More Reason For Tom To Go
Here's a transcript from Tom Fiedler's interview on the Newshour with Jim Lehrer (via Romenesko) about the Miami Herald's doing nothing after receiving some of the damning Mark Foley e-mail exchanges with a teen Congressional page months ago. Here's a telling quote:
"But, again, in the context in which we received it and in which we were looking at it, it seemed although perhaps disquieting -- or to use Speaker Hastert's phrase, it appeared overly friendly -- it certainly wasn't so overtly sexual in nature
that I think you would immediately connect it to pedophilia."

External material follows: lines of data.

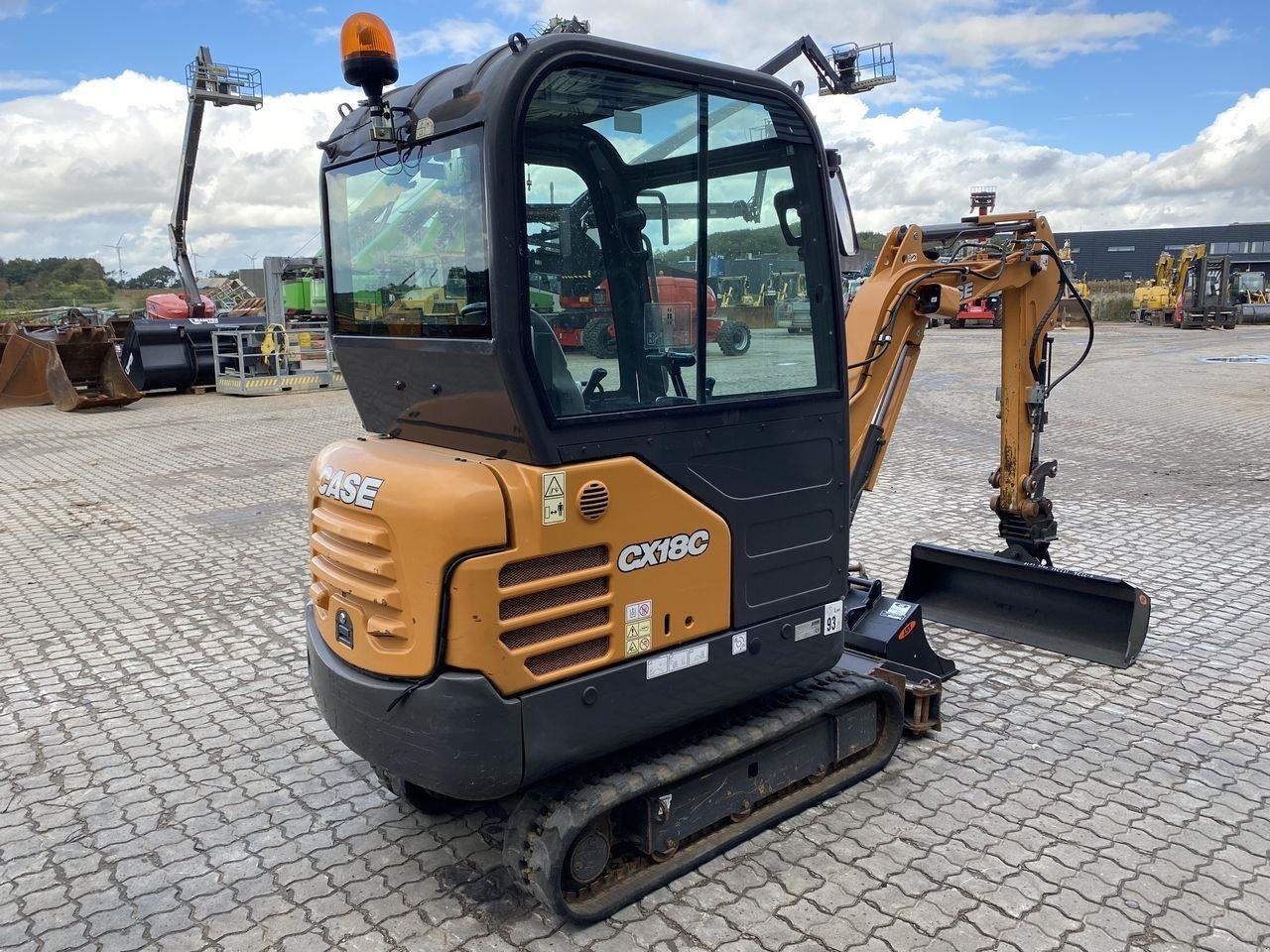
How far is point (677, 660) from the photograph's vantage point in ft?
11.1

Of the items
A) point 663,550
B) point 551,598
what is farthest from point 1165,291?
point 551,598

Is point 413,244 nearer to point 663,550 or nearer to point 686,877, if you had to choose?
point 663,550

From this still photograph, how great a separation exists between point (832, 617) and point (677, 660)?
2.80ft

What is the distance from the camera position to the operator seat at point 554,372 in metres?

Fiedler is falling back on Denny Hastert just as Hastert is using the do-nothing newspapers as an excuse for himself. Anybody but an editor for a major corporate newspaper could have looked at that first set of e-mails and seen that Foley, who was known to be gay, was was trolling for the boy. The proof is in the way the story spread like wildfire after Brian Ross reported only that first set of e-mails that the Herald and St. Pete Times were given.
But Fiedler knew it would be a huge story -- and that, ironically, is one reason he held it:
"... I'm not proud to say this -- but we felt that the story was of such a potentially explosive nature of the kind that would have created a stain had Congressman Foley been innocent that we thought it best not to pursue it unless something further developed."
At least he's not proud. Don't let the people decide, just censor the informati0n, which was clearly a news story (Fiedler admits that his newspaper knew the page board was aware of Foley's e-mails and had "cautioned" the congressman about them).
Why? Why did the newspaper protect Foley from being "stained"? More from Fiedler:
"... we probably erred on the side of giving the benefit of the doubt to Congressman Foley, perhaps because our relationship with Congressman Foley, going back many years, had always been a very open one, probably, in fact, a fairly positive one."
Open? In what way? In the way that Foley agreed not to be open about his sexuality even as he was a prominent member of a political party that openly disparaged and verbally bashed gays and lesbians? In the way that he called newspapers' asking about his sexual identity "revolting"? This is a bizarre explanation ... and scary ... and more reason for Fiedler to step down. Today.
But I will say this: The interview, ironically, is also evidence of the fact that Fiedler is a good man when he's not got the corporate strings pushing and pulling him. This is as honest an interview as you're going to read about a major breakdown in journalistic judgment from a metro daily.